***** Okuma Metni *****

Bu kazanımın üzerinden on yıl geçmeden 1934 yılında kadınlar oy hakkı kazandılar. Sadece özel alanda değil siyasi alanda da kadın varlığı tanındı. “Oy hakkı, kadınların devletle yurttaşlar olarak ilişkilerini genişletmekte Medeni Kanunu güçlendirdi,” diyor Arat. “Geleneksel yönetim biçimini dönüştürmeyi hedefleyen bir devlet için bu, katılımcı bir yapının sağlanmasında önemli bir hamleydi.”
Kadın örgütleri Medeni Kanun için ayakta
Medeni Kanunun kabulünün 96. yılında bugün, eşitlik ve eşler arasında dayanışmaya dayalı aile modeli yok edilme riski ile karşı karşıya. Her gün bir kadın cinayeti ülke gündemine düşerken, kadınları ve kırılgan grupları şiddete karşı koruyacak uluslararası anlaşmalardan siyasi gündemin ihtiyaçlarıyla uzaklaşılıyor. Bu siyasi ihtiyaçların, Medeni Kanun’un yasa önünde kadın-erkek eşitliğini sağlayan diğer maddelerinden de uzaklaşmak istediği açık.
Tüm bu gelişme içerisinde Türkiye’nin kadınları ise ayakta. Kadın örgütleri, asırlık kadın-erkek eşitliği mücadelesi cephesini de bırakmamakta kararlı.
Kadın Cinayetlerini Durduracağız Platformu Temsilcisi Gülsüm Kav, Yetkin Report’a verdiği demeçte, Türkiye’de kadınların hayatta kalma mücadelesi verirken, haklarına kavuşmasını sağlayan Medeni Kanun’a sahip çıkmanın önemini şu sözlerle anlattı:
“Medeni Kanunumuzun 96 yıl önce evlenmede, boşanmada, mirasta eşit yurttaşlık hakları getirmesi çığır açmıştı. Aslında bu demokrasinin, hukukun bir gereği idi. Daha sonraki yıllarda kadınlar geleneksel, feodal kalıntılarla uğraşmak zorunda kaldılar ve kadın mücadelesinin çok önemli kazanımları oldu. Nitekim 2002 yılında Medeni Kanun daha da güçlendirildi, aile hukuku bölümü yeniden düzenlendi. Aile reisliğine dayanan aile modeli yerine, eşitlik ilkesine dayalı aile modeli getirildi. Çalışma hayatına katılmak için eşin izninin gerekmemesi, eşit mal paylaşımı ve nafaka ile ilgili gereken adil düzenlemeler de eklendi. Ancak kadınların üreme haklarının kendisinde olması gerekliliğine ilişkin daha da ileri düzenlemeler gerekirken, içinde bulunduğumuz dönemde, neredeyse 100 yıl öncesinde kazandığımız haklar ile oynandığını, geriletilmeye çalışıldığını görüyoruz.”

*****

**Yazılı Görevler**
A – Medeni Kanun yazısına göre Arat, 1934'te kadınlara tanınan oy hakkını neden önemli bir adım olarak değerlendiriyor? Bir ila üç cümleyle açıklayın.
B – Medeni Kanun yazısını son cümlesinden sonra gelecek bir paragrafla sürdürün.

***** Sağlanan Materyal *****

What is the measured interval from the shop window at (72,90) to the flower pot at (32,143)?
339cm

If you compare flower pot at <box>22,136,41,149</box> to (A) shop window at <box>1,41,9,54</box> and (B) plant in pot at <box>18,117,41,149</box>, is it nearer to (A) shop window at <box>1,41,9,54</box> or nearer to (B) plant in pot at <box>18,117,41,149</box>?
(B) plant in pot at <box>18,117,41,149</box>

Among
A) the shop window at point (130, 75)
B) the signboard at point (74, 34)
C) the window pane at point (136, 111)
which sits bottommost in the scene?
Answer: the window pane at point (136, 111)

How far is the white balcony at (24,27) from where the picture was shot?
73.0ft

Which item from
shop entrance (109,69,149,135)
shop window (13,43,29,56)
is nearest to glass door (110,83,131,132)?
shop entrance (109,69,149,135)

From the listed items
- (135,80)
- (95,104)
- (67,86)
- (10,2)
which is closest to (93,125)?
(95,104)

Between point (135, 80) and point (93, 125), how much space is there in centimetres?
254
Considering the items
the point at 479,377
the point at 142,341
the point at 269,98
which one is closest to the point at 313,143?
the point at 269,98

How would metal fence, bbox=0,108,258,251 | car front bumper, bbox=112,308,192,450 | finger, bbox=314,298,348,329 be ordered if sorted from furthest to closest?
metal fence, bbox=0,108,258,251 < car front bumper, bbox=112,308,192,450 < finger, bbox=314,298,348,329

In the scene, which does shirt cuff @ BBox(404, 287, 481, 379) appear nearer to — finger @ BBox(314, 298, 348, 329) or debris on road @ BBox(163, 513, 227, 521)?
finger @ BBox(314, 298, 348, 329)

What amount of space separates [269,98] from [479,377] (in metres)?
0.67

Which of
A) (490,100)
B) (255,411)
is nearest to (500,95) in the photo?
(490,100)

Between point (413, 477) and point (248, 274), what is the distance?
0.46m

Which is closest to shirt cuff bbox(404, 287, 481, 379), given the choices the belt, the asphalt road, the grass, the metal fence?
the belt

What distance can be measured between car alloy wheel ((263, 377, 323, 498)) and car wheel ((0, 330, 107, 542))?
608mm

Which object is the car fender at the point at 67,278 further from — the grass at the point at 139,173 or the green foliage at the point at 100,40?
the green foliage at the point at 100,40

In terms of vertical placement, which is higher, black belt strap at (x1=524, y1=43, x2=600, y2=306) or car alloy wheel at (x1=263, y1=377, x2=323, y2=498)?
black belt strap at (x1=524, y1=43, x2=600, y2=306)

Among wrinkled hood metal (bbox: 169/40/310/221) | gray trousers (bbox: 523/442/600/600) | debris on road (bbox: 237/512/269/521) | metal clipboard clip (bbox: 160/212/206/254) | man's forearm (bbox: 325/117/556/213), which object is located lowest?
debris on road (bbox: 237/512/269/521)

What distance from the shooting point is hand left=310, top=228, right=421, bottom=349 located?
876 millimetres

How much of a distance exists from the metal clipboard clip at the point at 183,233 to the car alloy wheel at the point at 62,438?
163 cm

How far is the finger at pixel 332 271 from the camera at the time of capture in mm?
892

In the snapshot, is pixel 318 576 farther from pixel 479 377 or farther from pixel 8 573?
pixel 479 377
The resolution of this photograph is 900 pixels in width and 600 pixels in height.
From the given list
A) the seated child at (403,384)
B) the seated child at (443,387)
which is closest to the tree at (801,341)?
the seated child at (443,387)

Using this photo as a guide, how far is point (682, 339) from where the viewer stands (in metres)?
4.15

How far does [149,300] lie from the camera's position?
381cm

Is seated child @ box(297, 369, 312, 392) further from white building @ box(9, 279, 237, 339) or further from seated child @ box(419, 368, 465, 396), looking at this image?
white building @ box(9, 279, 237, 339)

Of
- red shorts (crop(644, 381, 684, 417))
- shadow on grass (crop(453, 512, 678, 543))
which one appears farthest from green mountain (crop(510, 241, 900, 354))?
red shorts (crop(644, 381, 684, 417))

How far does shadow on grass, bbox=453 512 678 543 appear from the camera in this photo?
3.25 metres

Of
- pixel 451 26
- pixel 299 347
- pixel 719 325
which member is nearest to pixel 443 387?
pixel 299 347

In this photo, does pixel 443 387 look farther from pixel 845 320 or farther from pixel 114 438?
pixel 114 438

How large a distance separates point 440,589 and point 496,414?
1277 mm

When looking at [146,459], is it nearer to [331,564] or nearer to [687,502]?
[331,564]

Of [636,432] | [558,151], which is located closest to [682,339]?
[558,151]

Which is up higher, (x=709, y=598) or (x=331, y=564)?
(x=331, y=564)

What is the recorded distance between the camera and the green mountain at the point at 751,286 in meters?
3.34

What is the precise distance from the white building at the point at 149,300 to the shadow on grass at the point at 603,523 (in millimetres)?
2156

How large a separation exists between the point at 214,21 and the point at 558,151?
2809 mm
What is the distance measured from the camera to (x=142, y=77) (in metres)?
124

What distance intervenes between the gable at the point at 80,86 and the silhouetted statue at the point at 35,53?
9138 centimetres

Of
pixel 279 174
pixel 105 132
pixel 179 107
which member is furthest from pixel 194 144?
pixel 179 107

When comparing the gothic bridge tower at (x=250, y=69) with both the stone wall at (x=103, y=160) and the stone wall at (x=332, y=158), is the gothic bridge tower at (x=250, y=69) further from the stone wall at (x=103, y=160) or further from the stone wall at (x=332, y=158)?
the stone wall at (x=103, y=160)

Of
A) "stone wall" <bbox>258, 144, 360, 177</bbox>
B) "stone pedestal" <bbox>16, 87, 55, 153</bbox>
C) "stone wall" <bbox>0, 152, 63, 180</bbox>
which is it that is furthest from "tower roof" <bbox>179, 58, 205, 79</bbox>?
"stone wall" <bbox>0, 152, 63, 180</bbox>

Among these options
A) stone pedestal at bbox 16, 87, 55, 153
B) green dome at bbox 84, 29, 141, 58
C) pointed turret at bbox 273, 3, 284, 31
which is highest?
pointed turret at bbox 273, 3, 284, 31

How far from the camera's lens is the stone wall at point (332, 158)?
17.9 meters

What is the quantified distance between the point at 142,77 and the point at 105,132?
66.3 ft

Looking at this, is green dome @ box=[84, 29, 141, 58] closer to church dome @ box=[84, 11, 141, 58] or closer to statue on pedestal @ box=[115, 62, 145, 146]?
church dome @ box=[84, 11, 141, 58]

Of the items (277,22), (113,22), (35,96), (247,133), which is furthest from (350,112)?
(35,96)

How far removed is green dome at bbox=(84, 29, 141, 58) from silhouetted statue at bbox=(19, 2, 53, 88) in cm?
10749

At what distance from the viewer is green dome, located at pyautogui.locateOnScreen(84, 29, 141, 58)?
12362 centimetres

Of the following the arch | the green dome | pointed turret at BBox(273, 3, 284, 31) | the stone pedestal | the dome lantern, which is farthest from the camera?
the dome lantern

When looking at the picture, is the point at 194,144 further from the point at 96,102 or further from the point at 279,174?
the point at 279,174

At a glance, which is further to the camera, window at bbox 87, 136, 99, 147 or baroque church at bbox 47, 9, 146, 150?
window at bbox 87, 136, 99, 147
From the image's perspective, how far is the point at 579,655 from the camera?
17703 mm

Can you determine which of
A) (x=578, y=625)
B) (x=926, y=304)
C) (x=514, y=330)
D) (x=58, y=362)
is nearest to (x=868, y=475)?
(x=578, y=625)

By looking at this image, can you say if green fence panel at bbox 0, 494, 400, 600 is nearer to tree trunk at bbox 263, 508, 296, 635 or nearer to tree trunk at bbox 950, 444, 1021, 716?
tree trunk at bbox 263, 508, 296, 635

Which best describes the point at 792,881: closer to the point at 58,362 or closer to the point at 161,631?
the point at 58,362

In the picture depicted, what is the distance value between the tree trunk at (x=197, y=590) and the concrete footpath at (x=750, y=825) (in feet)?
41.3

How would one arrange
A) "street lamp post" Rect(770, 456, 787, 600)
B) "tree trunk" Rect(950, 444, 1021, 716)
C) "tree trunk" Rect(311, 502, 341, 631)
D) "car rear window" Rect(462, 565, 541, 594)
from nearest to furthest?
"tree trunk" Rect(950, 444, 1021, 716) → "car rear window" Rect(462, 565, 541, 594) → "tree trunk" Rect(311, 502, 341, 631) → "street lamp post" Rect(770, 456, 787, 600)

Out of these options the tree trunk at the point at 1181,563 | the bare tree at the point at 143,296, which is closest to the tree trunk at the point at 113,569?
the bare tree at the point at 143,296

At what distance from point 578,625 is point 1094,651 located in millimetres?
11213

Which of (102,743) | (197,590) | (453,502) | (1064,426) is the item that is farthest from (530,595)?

*****

**Görev Çıktıları**
A – Arat'a göre oy hakkı, kadınların devletle yurttaş olarak kurduğu ilişkiyi genişleterek Medeni Kanun'u güçlendirmiştir. Ayrıca geleneksel yönetim biçimini dönüştürmeyi hedefleyen bir devlet için katılımcı bir yapının sağlanmasında önemli bir hamle olmuştur.

B –
Medeni Kanun’un yok sayılmasına yol açan söylemler
İstanbul Kadın Kuruluşları Birliği Koordinatörü Nazan Moroğlu da, laik Cumhuriyeti savunan herkesi ve özellikle kadınları Medeni Kanuna sahip çıkmaya çağırdı. Medeni Kanunun laik hukukun simgesi olduğuna, günümüzde, Medeni Kanun’un yok sayılmasına yol açan söylemlere ve yasalarda yapılmak istenen ve yapılan değişikliklere dikkat çekti. Nüfus Hizmetleri Kanunu’nda 17 Ekim 2017’de yapılan değişiklikle “müftülere resmi nikah yetkisi” verilmesinin hukuk birliğinin gözardı edilmesine yol açtığını, yoksulluk nafakası hükmünün de “erkeğin hayatının ipotek altına alınmaktan kurtarılması” gerekçesiyle kaldırılmasının yeniden gündeme taşındığını ve bu yanlıştan dönülmesi gerektiğini bildirdi.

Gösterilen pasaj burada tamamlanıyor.